**BRIEF A:** Copy the part of the New Zealand voting guide below between "What the test" and "one electorate seat.", inclusive.
**BRIEF B:** According to the New Zealand voting guide below, from what age can a person enrol on the electoral roll?

═══ TEXT PROVIDED ═══

This guide covers who is allowed to vote in New Zealand, how the Mixed Member Proportional (MMP) voting system works, how often general elections happen, and the duties that come with being on the electoral roll. Part of the citizenship test draws from this material, and the same knowledge supports the everyday rights and responsibilities of citizenship.
What the test expects you to know
- Who is eligible to vote in parliamentary elections, and at what age.
- That enrolling on the electoral roll is compulsory once you are eligible, but voting itself is a choice.
- How MMP gives each voter two votes (a party vote and an electorate vote) for 120 seats in Parliament.
- The 5% party vote threshold and the alternative path of winning one electorate seat.
- That Parliament's maximum term is three years, set under the Electoral Act 1993.
- The choice Māori voters have between the general roll and the Māori roll.
- The role of the Electoral Commission in running elections.
- The main offences under the Electoral Act 1993 and the duty to keep your enrolment up to date.
Who can vote
New Zealand is one of the few countries that lets non-citizens vote in national elections. To cast a vote at a general election, you must be at least 18 years old, be a New Zealand citizen or a permanent resident, and have lived in New Zealand continuously for at least one year at some point in your life. You also need to be enrolled. These rules sit in section 74 of the Electoral Act 1993. The right to vote itself is protected by section 12 of the Bill of Rights Act 1990.
Once you meet those tests, the right to vote stays with you while you live in New Zealand, and continues for a limited time if you move overseas. The Electoral Commission's public site, vote.nz, is the main place to check whether you still qualify in your current situation.
Key facts:
- Minimum age to vote: 18. You can enrol from age 17, but you cannot vote until you turn 18.
- Eligible voters: New Zealand citizens and permanent residents.
- Residence requirement: at least 12 months of continuous residence in New Zealand at some point.
- All sentenced prisoners are disqualified from voting while incarcerated, regardless of sentence length, following the Electoral Amendment Act 2025 (Royal Assent 19 December 2025; in force 20 December 2025). The total ban applies to offences committed on or after 20 December 2025. See the vote.nz summary of the 2025 changes.

═══ SOURCE DATA ═══

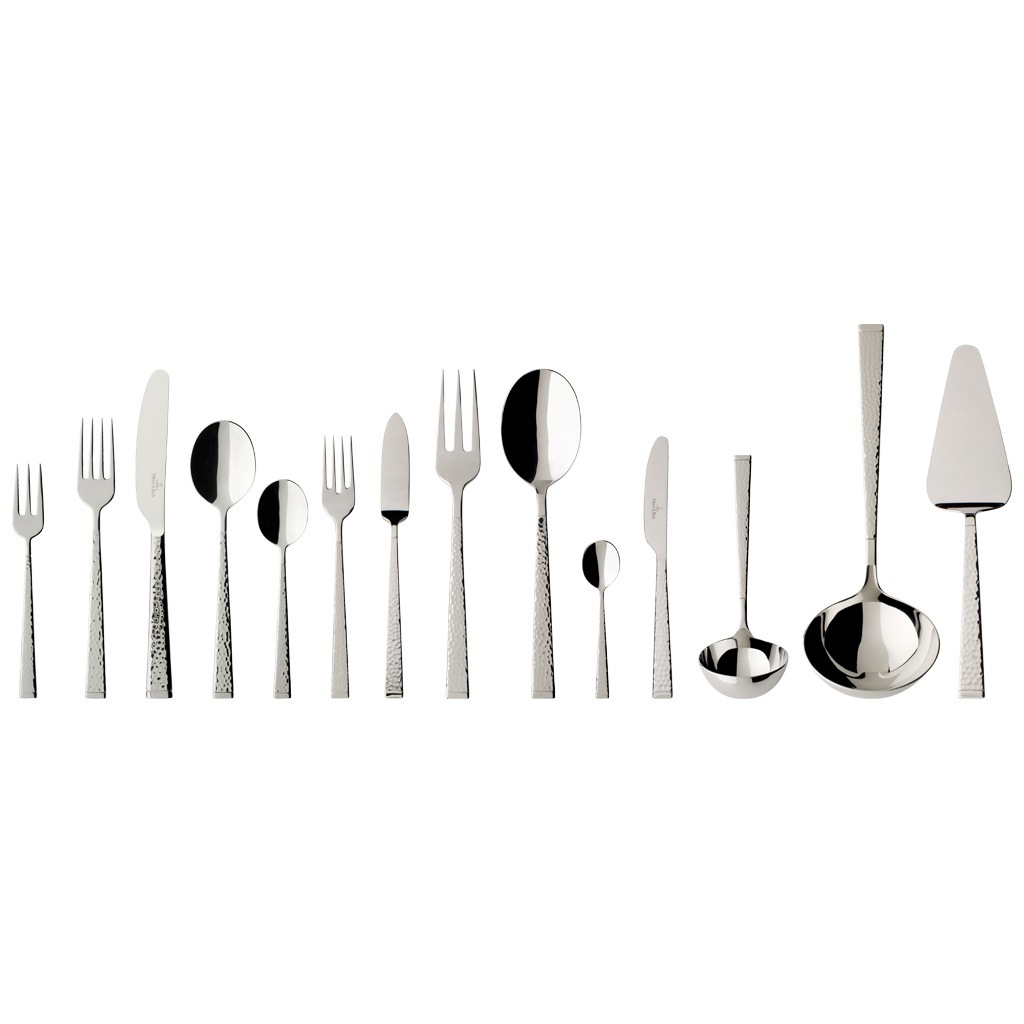 Villeroy & Boch galda piederumu komplekts, 113 daļas, Smith Lunch – 1 daļa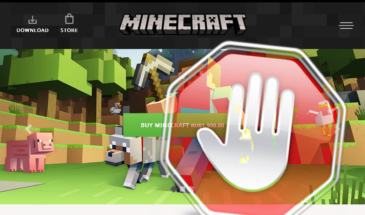 Сервера Mojang попали под блокировку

═══

**WRITTEN RESPONSE A:**
What the test expects you to know
- Who is eligible to vote in parliamentary elections, and at what age.
- That enrolling on the electoral roll is compulsory once you are eligible, but voting itself is a choice.
- How MMP gives each voter two votes (a party vote and an electorate vote) for 120 seats in Parliament.
- The 5% party vote threshold and the alternative path of winning one electorate seat.

**WRITTEN RESPONSE B:** From age 17.